• WHAT IS NEEDED
Can you rewrite all the items below, changing every "street lamp post" to "light pole" and keeping everything else the same? Leave the pictures out of your answer.

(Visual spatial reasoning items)

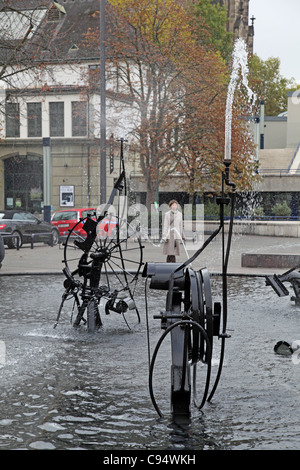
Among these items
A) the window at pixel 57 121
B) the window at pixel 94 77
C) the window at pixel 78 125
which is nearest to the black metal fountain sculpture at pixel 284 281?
the window at pixel 94 77

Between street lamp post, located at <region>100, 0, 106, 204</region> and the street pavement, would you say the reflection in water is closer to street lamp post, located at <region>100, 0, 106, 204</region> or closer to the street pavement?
the street pavement

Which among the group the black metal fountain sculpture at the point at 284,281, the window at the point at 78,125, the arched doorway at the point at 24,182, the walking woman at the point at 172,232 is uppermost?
the window at the point at 78,125

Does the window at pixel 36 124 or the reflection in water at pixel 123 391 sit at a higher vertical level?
the window at pixel 36 124

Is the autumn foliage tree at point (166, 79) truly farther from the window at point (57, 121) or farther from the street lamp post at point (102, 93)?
the window at point (57, 121)

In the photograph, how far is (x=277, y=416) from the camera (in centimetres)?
544

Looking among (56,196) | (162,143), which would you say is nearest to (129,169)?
(56,196)

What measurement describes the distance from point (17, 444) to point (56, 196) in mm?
42102

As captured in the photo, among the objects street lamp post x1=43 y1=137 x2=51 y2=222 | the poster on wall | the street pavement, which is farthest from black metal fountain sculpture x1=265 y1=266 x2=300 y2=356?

• EXERCISE RESPONSE
Among these items
A) the window at pixel 57 121
B) the window at pixel 94 77
C) the window at pixel 78 125
which is nearest to the black metal fountain sculpture at pixel 284 281?
the window at pixel 94 77

Between light pole, located at <region>100, 0, 106, 204</region> and the street pavement, would you say the reflection in water is closer to light pole, located at <region>100, 0, 106, 204</region> or closer to the street pavement?
the street pavement

Which among the group the black metal fountain sculpture at the point at 284,281, the window at the point at 78,125, the arched doorway at the point at 24,182, the walking woman at the point at 172,232 is uppermost?
the window at the point at 78,125

Does the window at pixel 36 124 or the reflection in water at pixel 123 391 sit at a higher vertical level?
the window at pixel 36 124

Is the autumn foliage tree at point (166, 79) truly farther from the window at point (57, 121) or farther from the light pole at point (102, 93)?
the window at point (57, 121)

In the photograph, how far is (x=277, y=416) from the camera (in centimetres)?
544

Looking among (56,196) | (162,143), which would you say is nearest to (129,169)?
(56,196)

What measurement describes the distance from point (17, 444) to point (56, 196) in mm?
42102

As captured in the photo, among the objects light pole x1=43 y1=137 x2=51 y2=222 | the poster on wall | the street pavement, which is farthest from black metal fountain sculpture x1=265 y1=266 x2=300 y2=356?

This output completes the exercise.